You launch a new OpenShift cluster, everything hums, and then someone asks the most uncomfortable question in DevOps: “What’s our backup story?” That pause you hear is every operator’s heartbeat skipping. Enter OpenShift Veeam, the oddly perfect pair that turns risky “we’ll get to it later” backups into reliable, automated safety nets.
OpenShift handles container orchestration, scaling, and deployment with the precision of a factory conveyor belt. Veeam, on the other hand, is built for data protection—snapshotting, replication, and recovery that actually work. Together, they create a way to safeguard workloads in hybrid clouds without duct tape or late-night restore scripts.
Here’s the simple version: Veeam plugs into OpenShift to capture persistent data from Kubernetes workloads. Instead of treating pods as disposable chaos, it snapshots and stores their state, configs, and volume data. You get versioned recovery points that align with cluster changes. The integration maps OpenShift namespaces to Veeam backup jobs, ensuring that when one team destroys a test environment, the rest of production stays intact.
How do I connect OpenShift and Veeam?
You use Veeam’s Kubernetes integration, configure it with cluster credentials, and map OpenShift’s service accounts for access.

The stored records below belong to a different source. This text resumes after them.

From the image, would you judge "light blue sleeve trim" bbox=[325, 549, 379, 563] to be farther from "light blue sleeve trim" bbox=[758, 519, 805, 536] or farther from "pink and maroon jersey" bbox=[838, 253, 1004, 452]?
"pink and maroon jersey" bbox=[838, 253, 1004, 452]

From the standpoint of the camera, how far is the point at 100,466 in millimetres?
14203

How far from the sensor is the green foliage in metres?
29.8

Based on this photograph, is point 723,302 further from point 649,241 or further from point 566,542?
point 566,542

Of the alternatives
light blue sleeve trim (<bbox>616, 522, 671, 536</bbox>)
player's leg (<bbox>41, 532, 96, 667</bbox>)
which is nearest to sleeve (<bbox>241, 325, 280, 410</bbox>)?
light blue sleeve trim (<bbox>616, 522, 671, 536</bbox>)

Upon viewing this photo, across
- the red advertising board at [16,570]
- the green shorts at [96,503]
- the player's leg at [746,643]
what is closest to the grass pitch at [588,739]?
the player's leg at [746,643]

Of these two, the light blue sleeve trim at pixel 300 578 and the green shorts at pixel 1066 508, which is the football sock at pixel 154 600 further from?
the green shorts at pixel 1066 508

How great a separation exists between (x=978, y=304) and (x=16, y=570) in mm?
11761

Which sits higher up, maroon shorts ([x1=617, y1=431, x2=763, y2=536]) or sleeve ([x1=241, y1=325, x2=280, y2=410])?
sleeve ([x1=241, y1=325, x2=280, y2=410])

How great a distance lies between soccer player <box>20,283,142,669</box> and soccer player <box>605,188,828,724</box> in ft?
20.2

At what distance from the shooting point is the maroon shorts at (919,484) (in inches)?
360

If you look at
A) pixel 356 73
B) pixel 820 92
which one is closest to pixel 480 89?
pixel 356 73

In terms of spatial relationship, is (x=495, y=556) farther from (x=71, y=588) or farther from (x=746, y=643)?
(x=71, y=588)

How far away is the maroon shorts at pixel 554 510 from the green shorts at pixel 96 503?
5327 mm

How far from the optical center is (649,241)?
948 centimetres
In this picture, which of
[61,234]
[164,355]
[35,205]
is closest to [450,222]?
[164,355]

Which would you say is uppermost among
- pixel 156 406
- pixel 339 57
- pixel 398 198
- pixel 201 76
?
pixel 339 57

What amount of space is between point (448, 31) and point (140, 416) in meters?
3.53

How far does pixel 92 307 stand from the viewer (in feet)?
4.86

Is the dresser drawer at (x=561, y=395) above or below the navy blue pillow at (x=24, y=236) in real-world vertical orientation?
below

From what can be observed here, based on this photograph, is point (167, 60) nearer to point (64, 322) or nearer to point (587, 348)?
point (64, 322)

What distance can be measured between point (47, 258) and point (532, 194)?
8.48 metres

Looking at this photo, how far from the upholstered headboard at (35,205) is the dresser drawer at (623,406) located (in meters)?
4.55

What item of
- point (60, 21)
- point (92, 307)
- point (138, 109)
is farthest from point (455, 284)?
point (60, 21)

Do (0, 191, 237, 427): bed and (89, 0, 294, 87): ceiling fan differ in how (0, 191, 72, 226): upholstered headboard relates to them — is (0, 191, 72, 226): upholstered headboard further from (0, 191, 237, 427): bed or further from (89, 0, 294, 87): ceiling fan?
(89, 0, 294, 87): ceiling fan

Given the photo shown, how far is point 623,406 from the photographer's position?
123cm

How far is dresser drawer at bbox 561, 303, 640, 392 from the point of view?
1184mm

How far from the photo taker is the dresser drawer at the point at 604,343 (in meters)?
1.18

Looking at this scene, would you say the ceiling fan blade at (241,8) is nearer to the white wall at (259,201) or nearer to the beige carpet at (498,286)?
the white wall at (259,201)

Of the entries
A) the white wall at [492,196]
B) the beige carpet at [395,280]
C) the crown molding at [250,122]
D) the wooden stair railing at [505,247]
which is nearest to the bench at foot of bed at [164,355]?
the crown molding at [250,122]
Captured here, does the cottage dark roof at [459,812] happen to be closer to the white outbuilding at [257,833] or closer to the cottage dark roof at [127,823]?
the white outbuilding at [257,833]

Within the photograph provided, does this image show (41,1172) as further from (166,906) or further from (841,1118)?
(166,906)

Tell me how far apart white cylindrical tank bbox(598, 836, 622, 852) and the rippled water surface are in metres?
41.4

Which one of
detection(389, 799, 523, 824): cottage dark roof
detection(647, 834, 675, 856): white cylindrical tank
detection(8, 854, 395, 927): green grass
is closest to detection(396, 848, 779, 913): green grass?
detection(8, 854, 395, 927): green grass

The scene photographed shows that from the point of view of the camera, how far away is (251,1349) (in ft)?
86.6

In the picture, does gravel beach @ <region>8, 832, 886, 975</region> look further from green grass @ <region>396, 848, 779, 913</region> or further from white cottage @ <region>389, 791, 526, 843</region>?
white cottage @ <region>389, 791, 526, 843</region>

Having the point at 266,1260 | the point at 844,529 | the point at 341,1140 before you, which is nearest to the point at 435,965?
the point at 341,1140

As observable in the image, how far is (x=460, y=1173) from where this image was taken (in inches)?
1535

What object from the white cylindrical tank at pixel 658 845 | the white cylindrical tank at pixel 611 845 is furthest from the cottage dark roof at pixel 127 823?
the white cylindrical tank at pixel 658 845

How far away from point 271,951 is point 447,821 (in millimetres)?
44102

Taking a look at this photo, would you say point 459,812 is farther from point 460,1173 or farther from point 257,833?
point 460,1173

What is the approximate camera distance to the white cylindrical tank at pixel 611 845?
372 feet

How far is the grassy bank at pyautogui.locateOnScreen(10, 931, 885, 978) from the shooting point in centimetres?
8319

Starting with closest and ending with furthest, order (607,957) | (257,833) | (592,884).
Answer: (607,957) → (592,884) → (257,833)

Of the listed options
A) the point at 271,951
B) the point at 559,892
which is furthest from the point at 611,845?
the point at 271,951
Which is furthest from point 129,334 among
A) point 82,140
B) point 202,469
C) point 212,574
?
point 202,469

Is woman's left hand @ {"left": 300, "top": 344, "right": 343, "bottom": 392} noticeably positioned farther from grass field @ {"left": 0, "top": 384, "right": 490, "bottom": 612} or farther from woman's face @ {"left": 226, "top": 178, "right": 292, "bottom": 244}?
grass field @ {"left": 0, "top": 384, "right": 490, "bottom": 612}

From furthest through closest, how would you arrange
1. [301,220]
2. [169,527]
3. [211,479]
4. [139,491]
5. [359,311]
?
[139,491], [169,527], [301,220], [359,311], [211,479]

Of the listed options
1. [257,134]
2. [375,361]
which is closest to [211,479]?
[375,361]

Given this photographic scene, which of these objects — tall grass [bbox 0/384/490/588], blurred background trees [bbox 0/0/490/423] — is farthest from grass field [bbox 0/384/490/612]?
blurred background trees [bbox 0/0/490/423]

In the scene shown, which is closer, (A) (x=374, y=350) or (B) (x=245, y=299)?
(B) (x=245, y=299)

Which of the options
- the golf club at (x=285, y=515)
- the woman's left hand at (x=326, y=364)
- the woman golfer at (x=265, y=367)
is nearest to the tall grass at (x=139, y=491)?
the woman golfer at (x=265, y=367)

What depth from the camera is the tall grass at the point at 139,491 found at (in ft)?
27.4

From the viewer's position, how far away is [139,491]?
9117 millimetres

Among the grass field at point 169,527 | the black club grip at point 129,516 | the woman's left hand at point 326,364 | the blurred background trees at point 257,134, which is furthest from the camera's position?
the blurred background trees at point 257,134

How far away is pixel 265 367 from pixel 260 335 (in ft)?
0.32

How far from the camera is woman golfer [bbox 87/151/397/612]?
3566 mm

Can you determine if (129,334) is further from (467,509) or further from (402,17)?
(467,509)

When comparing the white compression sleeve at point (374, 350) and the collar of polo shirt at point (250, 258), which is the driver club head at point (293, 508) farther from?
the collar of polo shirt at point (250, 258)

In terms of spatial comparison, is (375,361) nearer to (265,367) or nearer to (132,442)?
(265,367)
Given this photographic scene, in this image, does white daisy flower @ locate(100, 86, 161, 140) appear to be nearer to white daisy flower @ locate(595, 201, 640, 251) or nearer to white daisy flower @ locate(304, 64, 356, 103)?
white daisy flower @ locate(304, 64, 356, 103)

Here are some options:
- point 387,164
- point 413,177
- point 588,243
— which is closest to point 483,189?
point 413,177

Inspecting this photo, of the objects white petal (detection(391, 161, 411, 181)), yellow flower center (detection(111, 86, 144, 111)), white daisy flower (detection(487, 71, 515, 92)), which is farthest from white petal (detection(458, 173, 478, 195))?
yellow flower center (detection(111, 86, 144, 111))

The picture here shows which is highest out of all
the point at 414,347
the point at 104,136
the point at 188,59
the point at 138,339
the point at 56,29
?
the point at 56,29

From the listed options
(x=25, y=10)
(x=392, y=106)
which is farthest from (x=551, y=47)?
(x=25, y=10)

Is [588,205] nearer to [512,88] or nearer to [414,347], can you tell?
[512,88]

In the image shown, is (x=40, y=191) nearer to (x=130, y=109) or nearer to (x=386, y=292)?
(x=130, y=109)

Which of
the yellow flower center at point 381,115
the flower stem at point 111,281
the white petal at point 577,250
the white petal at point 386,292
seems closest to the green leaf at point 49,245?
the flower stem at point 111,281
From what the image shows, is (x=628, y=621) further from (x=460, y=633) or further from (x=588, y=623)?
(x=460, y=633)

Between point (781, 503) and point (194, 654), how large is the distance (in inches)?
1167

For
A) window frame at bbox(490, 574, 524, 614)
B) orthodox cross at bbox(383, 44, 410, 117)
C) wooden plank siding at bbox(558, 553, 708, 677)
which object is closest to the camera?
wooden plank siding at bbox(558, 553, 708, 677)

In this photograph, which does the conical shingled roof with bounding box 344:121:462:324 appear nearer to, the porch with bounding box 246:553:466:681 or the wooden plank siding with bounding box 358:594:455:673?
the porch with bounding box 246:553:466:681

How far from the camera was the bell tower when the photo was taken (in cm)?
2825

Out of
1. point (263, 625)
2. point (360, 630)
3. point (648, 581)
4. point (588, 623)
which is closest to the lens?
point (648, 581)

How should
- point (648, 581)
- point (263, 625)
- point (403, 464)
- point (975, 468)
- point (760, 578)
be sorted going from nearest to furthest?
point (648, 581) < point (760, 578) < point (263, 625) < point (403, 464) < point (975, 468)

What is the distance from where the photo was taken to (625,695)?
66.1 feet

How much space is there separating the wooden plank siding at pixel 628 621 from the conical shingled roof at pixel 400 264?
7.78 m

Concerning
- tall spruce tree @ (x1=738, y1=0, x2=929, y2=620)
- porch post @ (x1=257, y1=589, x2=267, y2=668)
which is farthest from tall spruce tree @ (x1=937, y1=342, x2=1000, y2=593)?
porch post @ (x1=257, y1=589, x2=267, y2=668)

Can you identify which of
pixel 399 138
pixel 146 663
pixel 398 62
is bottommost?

RBAC controls determine which projects it can see. The backup jobs run behind the scenes, snapshotting persistent volume claims and pushing them to your chosen backend—on-prem or cloud.
Common missteps to avoid:
Do not back up everything at once. Start with critical namespaces. Rotate your access tokens. Align backup policies with your CI/CD schedule. That way, when you redeploy, you restore data that matches your current release, not last week’s chaos.